0

I have a plain string 'бекслеш \018 на точку' in Python 3. I got this string from an external HTML page, therefore it doesn't have the "r" prefix of a raw string. I don't know how to convert it to a raw string.

How can I replace the '\' with a dot '.'?

I've tried the following:

s = get_string()  # 'бекслеш \018 на точку'
print(s.replace('\\', '.'))
out: бекслеш 8 на точку

But I need 'бекслеш .018 на точку'.

UPD: It is clear that the programming language interprets the backslash as a control character. Question: how to make a replacement, if it is not possible to specify a string as raw, or is it not clear how to convert it to raw?

bl79
  • 1,291
  • 1
  • 15
  • 23
  • 3
    I think that `\018` is being interpreted as a hex/unicode character. – Tim Biegeleisen Apr 03 '18 at 03:00
  • 2
    There is no \ in the string. – wim Apr 03 '18 at 03:01
  • 1
    String objects don't have prefixes. String _literals_ in your source code do, but once the literal is interpreted by Python, it doesn't matter whether it was `r'a\b'` or `'a\\b'`—they both turn into the same string, `a\b`. – abarnert Apr 03 '18 at 03:09

2 Answers2

3

The difference between a string literal and a raw string is the way they are interpreted to create a string object from your source code. The objects they create are not distinct in any way. So there is no such thing as converting a string to a raw string.

In this case, '\018' stands for '\x01', which is the Start-of-Header character, followed by the character '8'.

chr(1) + '8' == '\x018' # True

And as you can see, your string contains no '\\' character.

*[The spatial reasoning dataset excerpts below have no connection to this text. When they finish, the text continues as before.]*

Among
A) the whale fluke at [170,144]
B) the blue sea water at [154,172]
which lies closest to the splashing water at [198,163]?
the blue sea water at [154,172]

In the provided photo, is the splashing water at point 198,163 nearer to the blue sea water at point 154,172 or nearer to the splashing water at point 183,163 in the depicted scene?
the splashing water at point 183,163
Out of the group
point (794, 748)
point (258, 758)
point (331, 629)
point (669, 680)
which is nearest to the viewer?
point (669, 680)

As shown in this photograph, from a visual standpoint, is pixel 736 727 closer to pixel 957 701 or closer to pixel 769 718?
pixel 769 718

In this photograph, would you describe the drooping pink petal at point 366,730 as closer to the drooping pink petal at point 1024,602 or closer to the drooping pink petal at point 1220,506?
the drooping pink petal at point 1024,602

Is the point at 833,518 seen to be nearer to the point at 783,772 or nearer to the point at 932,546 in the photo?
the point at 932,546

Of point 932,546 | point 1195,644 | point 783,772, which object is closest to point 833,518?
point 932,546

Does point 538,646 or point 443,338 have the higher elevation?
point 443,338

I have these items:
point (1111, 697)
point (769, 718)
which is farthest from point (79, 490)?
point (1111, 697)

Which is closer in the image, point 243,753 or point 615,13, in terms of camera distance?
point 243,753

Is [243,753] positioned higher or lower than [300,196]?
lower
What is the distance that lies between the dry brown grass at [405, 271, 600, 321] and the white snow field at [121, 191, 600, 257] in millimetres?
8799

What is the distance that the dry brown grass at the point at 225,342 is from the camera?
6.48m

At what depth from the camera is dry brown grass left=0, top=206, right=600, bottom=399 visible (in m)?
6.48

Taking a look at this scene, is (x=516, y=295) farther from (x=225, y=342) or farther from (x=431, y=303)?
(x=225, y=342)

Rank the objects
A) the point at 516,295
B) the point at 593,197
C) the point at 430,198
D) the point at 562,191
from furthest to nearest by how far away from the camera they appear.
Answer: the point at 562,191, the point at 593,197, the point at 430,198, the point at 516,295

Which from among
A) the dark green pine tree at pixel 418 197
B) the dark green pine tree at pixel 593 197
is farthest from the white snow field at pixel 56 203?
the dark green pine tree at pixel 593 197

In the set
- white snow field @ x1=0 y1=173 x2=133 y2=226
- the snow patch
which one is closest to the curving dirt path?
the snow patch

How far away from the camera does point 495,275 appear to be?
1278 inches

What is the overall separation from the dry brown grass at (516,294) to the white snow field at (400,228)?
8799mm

'\\' in 'бекслеш \018 на точку' # False
Olivier Melançon
  • 21,584
  • 4
  • 41
  • 73
  • \018 does not stand for a character. it is an \x01 and a plain old '8'. \x01 is "Start of heading" control character. – wim Apr 03 '18 at 03:16
  • 1
    Thanks I was looking for what character that was. – Olivier Melançon Apr 03 '18 at 03:22
  • It is clear that '\018' interpreted as '\x018'. How to disable this for replacement work? – bl79 Apr 03 '18 at 05:04
  • @bl79 There's nothing to replace, though. That's what this answer is saying – OneCricketeer Apr 03 '18 at 05:14
  • @bl79. I think that you're missing the point here. There is a difference between the literal representation `\x01` and the in-memory representation. You don't seem to be clear on which is which. – Mad Physicist Apr 03 '18 at 05:14
  • @bl79 The point of the answer is that what you thought was there isn't. So you may want to rethink how you want to parse that string. Start of Header is not a printable character so I doubt you want to replace it by anything. Maybe you want to remove it..? And if you want to replace it, see the [answer by pylang](https://stackoverflow.com/a/49622782/5079316). – Olivier Melançon Apr 03 '18 at 12:55
2

I think you actually want to replace the control character:

Code

print(s.replace("\x01", ".01"))
# бекслеш .018 на точку

Details

It is clear that the programming language interprets the backslash as a control character.

Actually the control character includes the escape character (\) and the adjacent code (01). Let's see how Python looks at each character:

print(list(s))
# ['б', 'е', 'к', 'с', 'л', 'е', 'ш', ' ', '\x01', '8', ' ', 'н', 'а', ' ', 'т', 'о', 'ч', 'к', 'у']

Notice \x01 is one character, not the backslash alone. You have to replace this entire character.


Addendum

Therefore, a general approach can be to iterate each character and substitute any that belong to the control character category with a new string. This new string should be formatted to mirror the value of the character it replaces. Otherwise, return a normal character.

from unicodedata import category


"".join(".{:02d}".format(ord(char)) if category(char).startswith("C") else char for char in s)
# 'бекслеш .018 на точку'
pylang
  • 40,867
  • 14
  • 129
  • 121